**AIM:** Return everything from "Initial registration date is" down to "after being reviewed." in the trial registration about pro-immigration social media posts below, copied word for word.

**DOCUMENT SECTION:**
Pro-immigration content on social media and its effect on behavior and attitudes about immigration

Last registered on September 20, 2023

Pre-Trial

Trial Information

General Information

Title
Pro-immigration content on social media and its effect on behavior and attitudes about immigration
RCT ID
AEARCTR-0012056
Initial registration date
September 17, 2023

Initial registration date is when the trial was registered.

It corresponds to when the registration was submitted to the Registry to be reviewed for publication.

First published
September 20, 2023, 10:55 AM EDT

First published corresponds to when the trial was first made public on the Registry after being reviewed.

Locations

Region

Primary Investigator

Affiliation
University of Texas at Austin

Other Primary Investigator(s)

Additional Trial Information

Status
In development
Start date
2023-09-04
End date
2024-02-29
Secondary IDs
Prior work
This trial does not extend or rely on any prior RCTs.
Abstract
The number of immigrants has been rapidly increasing in the last decades. Natives do not generally welcome them in the new country and have wrong perceptions about them, which challenges their assimilation. It is not clear which is the best way to modify these beliefs and how it affects people’s behavior. On top of this, social media has become an integral part of modern life and even a channel for everyday political deliberation and for social and political movements. To what extent social media directly affects individuals’ social preferences, attitudes, and behavior is an open empirical question, especially when discussing immigration. To answer these questions, I will conduct an experiment on Facebook in Colombia, a country that has recently received a large influx of immigrants, and study if exposure to pro-immigration social media posts improves natives’ perceptions, attitudes, and altruistic behavior. I hypothesize that an increase in the pro-immigrant posts people see will increase exposure and salience of immigration topics, which will lead to changes in their perceptions, attitudes, and behaviors through changes in empathy and perspective-taking, which will depend on their initial beliefs. Since the number of immigrants has been increasing in the last decades and a body of research suggests that people have misperceptions about them, finding effective and far-reaching mediums to correct these misperceptions could be an important policy tool for overcoming anti-immigration sentiments.

**RECORDS:**
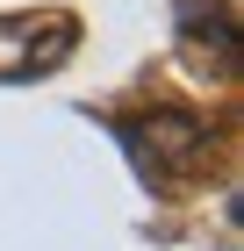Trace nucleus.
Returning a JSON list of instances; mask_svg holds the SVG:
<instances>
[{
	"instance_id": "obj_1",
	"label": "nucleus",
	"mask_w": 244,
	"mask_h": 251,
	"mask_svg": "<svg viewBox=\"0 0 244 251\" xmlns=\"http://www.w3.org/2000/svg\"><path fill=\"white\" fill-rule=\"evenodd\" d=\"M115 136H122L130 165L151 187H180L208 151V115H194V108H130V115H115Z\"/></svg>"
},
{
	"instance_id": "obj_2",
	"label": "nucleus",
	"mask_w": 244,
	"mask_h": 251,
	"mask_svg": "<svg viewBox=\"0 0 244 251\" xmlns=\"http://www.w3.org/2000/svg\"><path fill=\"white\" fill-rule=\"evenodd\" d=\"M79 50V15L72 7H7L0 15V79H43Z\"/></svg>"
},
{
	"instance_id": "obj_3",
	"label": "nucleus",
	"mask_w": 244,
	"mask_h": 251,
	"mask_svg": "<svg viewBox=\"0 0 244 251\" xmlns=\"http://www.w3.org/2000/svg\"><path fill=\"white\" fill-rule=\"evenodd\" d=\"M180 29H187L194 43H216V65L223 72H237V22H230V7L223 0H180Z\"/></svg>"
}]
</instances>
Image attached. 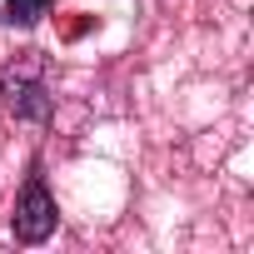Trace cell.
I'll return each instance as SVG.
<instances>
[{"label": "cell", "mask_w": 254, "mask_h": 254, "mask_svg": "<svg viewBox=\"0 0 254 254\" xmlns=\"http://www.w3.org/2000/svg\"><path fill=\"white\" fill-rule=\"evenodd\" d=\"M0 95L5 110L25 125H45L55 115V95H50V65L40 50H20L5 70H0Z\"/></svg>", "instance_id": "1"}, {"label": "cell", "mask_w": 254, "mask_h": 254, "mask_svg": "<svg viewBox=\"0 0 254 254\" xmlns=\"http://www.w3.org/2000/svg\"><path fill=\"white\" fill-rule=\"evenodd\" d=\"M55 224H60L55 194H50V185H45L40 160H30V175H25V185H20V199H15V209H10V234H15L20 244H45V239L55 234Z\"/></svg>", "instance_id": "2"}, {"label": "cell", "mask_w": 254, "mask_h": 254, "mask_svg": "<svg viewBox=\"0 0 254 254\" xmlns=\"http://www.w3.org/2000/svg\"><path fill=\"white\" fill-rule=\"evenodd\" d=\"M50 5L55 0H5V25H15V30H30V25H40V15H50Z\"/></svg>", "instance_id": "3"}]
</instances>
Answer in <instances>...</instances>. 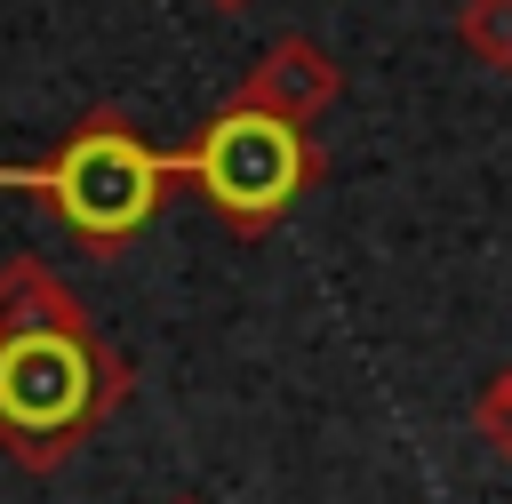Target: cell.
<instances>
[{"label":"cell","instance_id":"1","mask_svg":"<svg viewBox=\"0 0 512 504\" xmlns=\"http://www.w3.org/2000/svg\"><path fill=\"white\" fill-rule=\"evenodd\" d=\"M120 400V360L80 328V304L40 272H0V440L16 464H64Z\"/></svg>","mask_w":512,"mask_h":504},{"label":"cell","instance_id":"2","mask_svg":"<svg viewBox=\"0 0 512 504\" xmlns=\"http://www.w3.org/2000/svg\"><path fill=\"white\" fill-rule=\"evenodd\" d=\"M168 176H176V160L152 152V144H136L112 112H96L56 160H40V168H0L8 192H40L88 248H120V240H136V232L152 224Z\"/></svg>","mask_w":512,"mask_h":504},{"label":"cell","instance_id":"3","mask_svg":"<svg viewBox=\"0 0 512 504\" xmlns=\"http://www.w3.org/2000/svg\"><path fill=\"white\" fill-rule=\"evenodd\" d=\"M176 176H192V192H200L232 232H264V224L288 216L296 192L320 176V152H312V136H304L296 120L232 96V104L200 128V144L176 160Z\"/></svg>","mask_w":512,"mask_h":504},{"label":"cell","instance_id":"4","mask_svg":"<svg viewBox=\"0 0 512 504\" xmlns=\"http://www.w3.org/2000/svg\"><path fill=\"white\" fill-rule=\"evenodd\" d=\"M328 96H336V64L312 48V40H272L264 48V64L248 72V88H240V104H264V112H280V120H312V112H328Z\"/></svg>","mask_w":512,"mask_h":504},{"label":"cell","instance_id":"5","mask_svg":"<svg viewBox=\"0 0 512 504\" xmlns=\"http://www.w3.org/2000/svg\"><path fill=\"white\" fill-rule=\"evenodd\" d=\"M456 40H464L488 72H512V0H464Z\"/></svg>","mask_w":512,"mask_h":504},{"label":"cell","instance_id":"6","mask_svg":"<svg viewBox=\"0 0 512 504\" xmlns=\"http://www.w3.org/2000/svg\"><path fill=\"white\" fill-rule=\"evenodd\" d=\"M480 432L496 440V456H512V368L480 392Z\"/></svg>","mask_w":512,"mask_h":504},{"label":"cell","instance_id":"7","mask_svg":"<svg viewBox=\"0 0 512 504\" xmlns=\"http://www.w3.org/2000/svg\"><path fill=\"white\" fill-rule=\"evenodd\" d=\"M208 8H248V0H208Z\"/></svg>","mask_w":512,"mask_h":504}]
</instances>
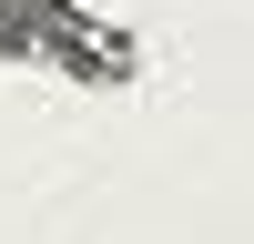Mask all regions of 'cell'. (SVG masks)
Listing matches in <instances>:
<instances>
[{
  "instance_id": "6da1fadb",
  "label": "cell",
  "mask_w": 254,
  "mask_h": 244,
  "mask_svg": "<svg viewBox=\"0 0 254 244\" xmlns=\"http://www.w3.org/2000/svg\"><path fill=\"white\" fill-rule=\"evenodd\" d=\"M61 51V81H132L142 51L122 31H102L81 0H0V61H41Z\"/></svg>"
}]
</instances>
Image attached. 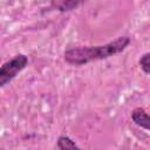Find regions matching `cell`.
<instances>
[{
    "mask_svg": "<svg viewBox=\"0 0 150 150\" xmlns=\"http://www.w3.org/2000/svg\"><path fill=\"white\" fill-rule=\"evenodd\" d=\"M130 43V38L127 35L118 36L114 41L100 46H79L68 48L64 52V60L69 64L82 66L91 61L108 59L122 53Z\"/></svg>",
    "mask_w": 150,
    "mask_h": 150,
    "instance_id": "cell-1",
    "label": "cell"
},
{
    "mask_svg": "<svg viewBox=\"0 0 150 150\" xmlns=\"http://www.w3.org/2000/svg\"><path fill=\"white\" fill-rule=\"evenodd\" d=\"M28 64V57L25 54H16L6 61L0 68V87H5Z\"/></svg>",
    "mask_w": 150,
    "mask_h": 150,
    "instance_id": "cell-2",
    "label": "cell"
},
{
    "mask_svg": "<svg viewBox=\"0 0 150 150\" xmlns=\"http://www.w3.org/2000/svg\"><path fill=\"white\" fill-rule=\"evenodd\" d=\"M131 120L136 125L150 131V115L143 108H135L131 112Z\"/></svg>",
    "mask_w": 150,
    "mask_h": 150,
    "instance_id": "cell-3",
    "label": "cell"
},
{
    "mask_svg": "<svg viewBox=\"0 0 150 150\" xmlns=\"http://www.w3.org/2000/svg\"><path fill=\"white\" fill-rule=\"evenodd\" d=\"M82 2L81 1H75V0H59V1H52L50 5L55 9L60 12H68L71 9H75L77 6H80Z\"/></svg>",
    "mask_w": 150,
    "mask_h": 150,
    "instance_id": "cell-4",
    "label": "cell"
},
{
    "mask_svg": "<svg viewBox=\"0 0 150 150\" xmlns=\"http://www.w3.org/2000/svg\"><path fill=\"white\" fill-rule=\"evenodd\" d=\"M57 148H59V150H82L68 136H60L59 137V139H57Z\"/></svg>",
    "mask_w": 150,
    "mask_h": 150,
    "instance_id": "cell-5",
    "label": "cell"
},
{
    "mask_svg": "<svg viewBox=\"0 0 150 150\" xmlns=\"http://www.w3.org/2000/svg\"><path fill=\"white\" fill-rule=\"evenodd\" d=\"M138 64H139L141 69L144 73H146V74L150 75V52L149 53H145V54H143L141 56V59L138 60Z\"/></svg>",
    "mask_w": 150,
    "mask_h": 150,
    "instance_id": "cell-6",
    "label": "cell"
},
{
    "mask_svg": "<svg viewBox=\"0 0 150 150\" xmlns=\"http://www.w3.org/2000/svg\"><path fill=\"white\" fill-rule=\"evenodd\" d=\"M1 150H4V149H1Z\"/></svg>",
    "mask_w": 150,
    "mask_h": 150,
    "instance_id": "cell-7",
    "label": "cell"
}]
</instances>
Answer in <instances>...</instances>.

**ANSWER TO THE EXERCISE:**
Initial registration date is when the trial was registered.

It corresponds to when the registration was submitted to the Registry to be reviewed for publication.

First published
September 20, 2023, 10:55 AM EDT

First published corresponds to when the trial was first made public on the Registry after being reviewed.